Summary
Former regional headquarters of the Central Electricity Generating Board (The Pavilions) designed by Arup Associates in 1975-8.
Reasons for Designation
The former regional headquarters of the Central Electricity Generating Board (The Pavilions) in Bristol built in 1975-8, designed by Arup Associates, merit listing at Grade II for the following principal reasons:
* Architectural interest: it is a good example of late 1970s commercial headquarters by Arup Associates, that has survived well, expressing the renewed interest in the design principles of Frank Lloyd Wright and the Arts and Crafts Movement amongst a number of architects at the time;
* Historic interest: it is an interesting example of an environmentally friendly 'campus style' office building inspired and influenced by the Central Electricity Generating Board's own environmental design principles;
* Level of innovation: its low-energy and environmentally friendly design relied on advanced design and engineering techniques;
* Interior: its internal layout and bespoke fixtures and fittings are of a high quality, using interesting and good quality materials;
* Group value: it forms an unusually strong and coherent entity with its designed landscape and mature planting scheme which formed an integral part of its overall design.
History
In 1972 the southwest regional board of the former Central Electricity Generating Board (CEGB) decided to consolidate some 1200 staff, scattered across 14 separate offices, into a regional headquarters. The brief for the new building included offices, laboratories, workshops, telecommunications, computer facilities and a canteen with recreational facilities. A 7.3 ha 'green field' site was found two and a half miles south west of Bristol with access from the A38. In order to sharpen the brief the CEGB commissioned a series of papers from the architect Barry Poyner of the Tavistock Institute which established the three main principles for the design: the building's visual impact on the surrounding landscape should be minimal; the building should humanise the working environment and give a sense of personal and workgroup identity within the framework of an overall community and lastly, the building should be the major modifier of the external climate through its structure, form and external enclosure, to ensure a good internal climate with the minimum use of purchased energy. To achieve this, Arup Associates were commissioned to design the building, with Nicholas Hare and Don Ferguson as the main job architects. They worked closely together with CEGBs own in-house designers and the landscape consultant Peter Swann, who in 1973 had only just established his landscape practice. Swann had worked as a landscape consultant for the CEGB on a number of their power stations and overhead power line schemes. Throughout his career, during which he worked on many hospital sites for the Wessex Regional Health Authority, Swann continued to work with Arup Associates, for example at Legal and General House, Kingswood, Surrey, which won an RIBA Regional Award in 1992. The landscape work at the new CEGB regional HQ included the creation of an 'invisible' car park, the introduction of a continuous perimeter plant box to soften the connection between the building and its landscape, extensive ground-modelling and top-soiling, elm replacement along the north east boundary, external soft landscaping, and an extensive planting scheme both outside and inside the building. A landscape management plan was finalised on completion to budget for future maintenance.

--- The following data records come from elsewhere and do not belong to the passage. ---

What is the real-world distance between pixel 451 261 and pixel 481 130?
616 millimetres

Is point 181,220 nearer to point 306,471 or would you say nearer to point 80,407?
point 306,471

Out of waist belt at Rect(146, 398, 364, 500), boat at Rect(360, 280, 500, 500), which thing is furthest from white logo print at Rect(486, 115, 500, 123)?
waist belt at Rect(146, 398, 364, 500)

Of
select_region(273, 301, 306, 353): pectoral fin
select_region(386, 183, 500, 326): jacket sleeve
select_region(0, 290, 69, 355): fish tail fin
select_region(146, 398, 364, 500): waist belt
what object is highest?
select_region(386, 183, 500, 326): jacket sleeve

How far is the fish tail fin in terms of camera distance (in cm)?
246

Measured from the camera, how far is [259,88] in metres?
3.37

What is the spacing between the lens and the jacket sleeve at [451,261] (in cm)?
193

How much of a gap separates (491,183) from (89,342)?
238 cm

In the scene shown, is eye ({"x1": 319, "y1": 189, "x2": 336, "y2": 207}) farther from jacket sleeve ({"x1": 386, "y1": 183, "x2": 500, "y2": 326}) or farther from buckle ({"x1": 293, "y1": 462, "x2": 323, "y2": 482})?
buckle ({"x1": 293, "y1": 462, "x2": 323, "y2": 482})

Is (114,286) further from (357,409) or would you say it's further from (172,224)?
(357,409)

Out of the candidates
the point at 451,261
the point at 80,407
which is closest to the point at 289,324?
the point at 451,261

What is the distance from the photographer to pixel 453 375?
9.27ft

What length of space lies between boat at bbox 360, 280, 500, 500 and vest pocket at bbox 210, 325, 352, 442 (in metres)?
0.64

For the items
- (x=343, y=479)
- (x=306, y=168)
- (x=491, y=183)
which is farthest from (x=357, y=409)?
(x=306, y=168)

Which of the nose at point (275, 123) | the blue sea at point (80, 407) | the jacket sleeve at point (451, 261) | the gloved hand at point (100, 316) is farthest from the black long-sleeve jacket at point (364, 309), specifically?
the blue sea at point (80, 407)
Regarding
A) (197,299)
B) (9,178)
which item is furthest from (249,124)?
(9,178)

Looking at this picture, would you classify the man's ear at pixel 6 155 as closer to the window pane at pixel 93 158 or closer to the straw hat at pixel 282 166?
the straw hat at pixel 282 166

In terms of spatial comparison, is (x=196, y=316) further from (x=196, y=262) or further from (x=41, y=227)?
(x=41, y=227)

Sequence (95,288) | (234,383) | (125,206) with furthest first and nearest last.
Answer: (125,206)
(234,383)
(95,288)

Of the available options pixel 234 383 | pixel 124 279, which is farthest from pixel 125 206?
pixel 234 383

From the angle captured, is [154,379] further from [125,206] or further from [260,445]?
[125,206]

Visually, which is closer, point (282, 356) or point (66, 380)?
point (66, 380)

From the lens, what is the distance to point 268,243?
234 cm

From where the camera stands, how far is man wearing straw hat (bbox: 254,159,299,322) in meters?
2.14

Arup Associates was founded in 1963 by the Danish engineer Ove Arup (1895-1988) who was specialised in concrete construction. Arup wished to fully integrate engineering and architecture, and as a result his became one of the first practices to employ both engineers and architects. Arup Associates also specialised in the integration of structure and services and under the influence of the American architect Louis Kahn they developed the so-called tartan-grid, as used in the CEGB building. The latter’s design resulted in a large but low profile building with overhanging eaves, in a style reminiscent of Frank Lloyd Wright’s work. It consisted of seven interlocking pavilions each with a central courtyard, its style later termed by Lionel Esher (‘The Broken Wave’, 1981) as ‘romantic pragmatism’. Heating, cooling and ventilation were provided through an advanced, passive environmental strategy, devised by building engineer Tony Marriot, which harnessed the effect of internal and external sources of energy and the structure itself on temperature cycles. The building was specified and detailed for a long life, with high quality materials, including hardwood Iroko for the window frames, Spanish slate for the roofs and concrete blocks containing pulverised fuel ash from the CEGB’s own power stations.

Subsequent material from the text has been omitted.